** Opening Data to examine block **

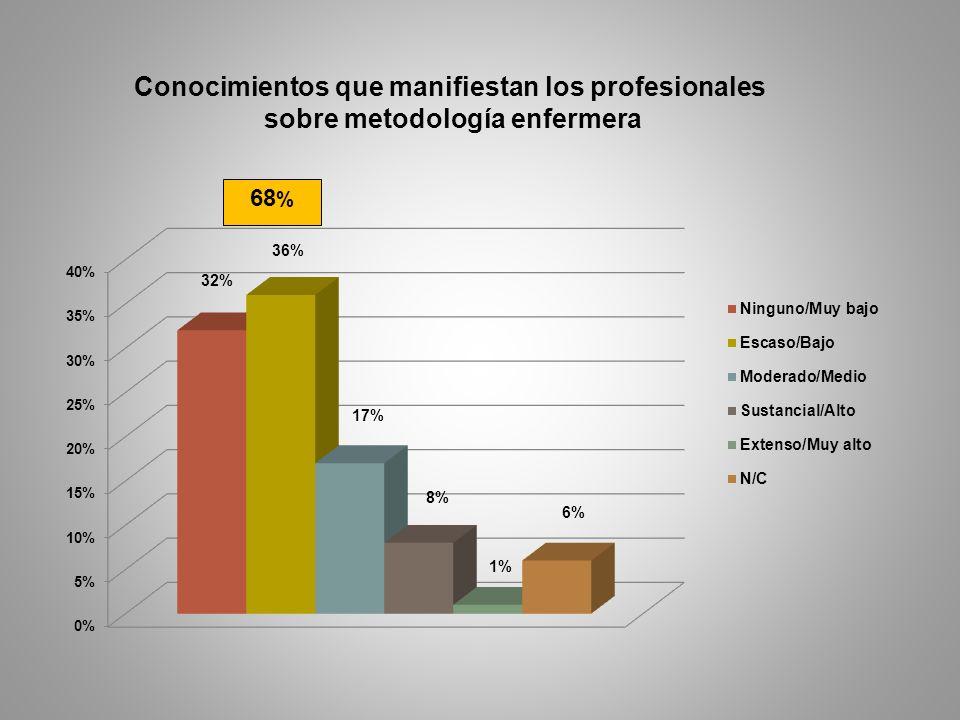 Conocimientos que manifiestan los profesionales sobre metodología enfermera 68 %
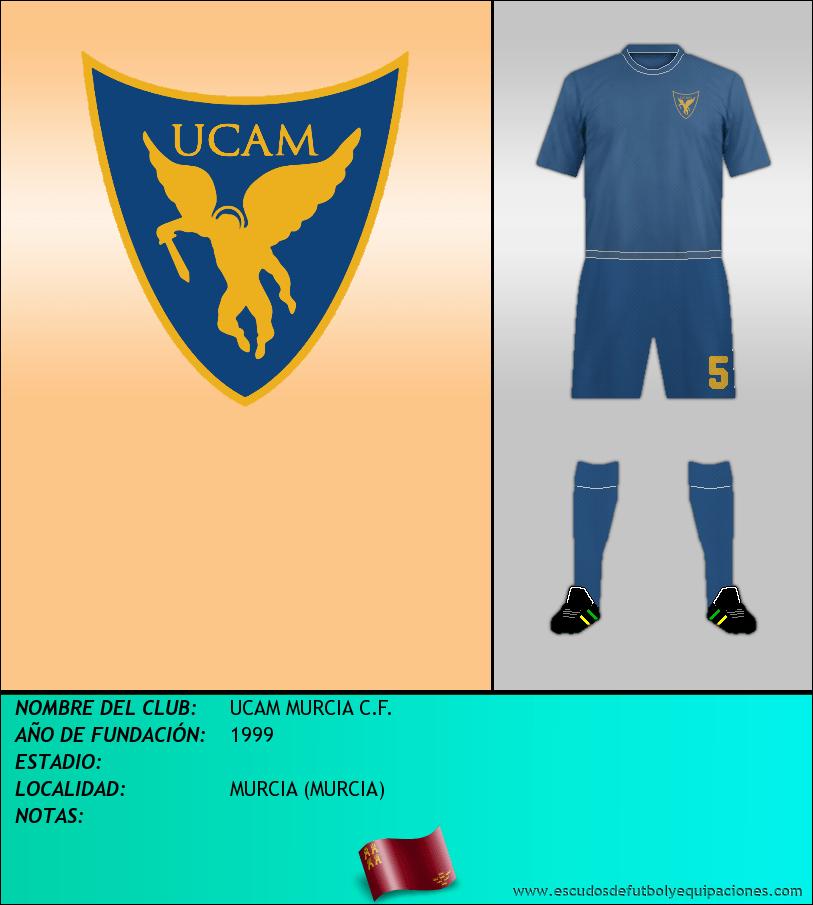 Escudo de UCAM MURCIA C.F.
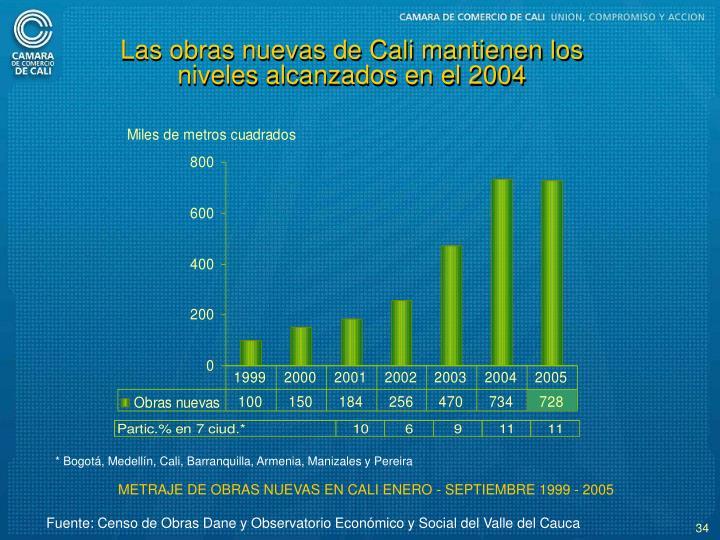 Las obras nuevas de Cali mantienen los niveles alcanzados en el 2004
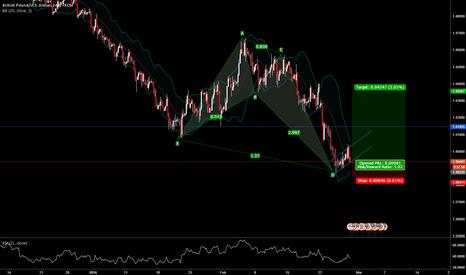 GBPUSD: GBP/USD 1.435 Short Term Target...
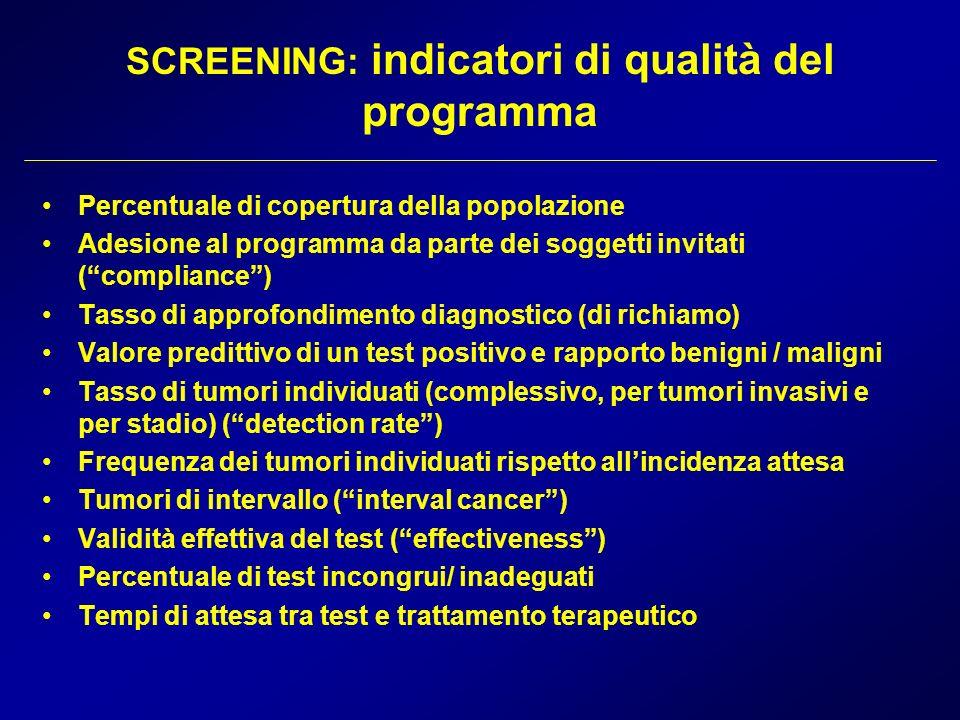 SCREENING: indicatori di qualità del programma Percentuale di copertura della popolazione Adesione al programma da parte dei soggetti invitati (compli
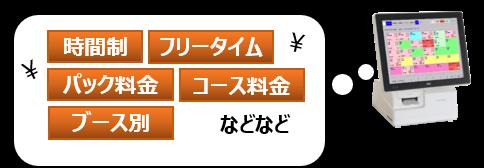 スーパースター アミューズメント6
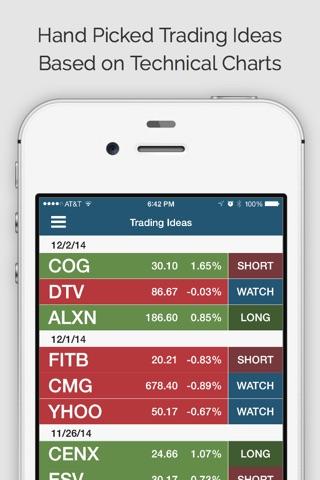Stock Trading Ideas (ms) screenshot 1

** Closing Data to examine block **

### Aim of the exercise
I would like an exact copy of the lines from the one holding "SCREENING: indicatori di" through the last line of the entries above, with the pictures left out.

### Written solution
 SCREENING: indicatori di qualità del programma Percentuale di copertura della popolazione Adesione al programma da parte dei soggetti invitati (compli
 スーパースター アミューズメント6
Stock Trading Ideas (ms) screenshot 1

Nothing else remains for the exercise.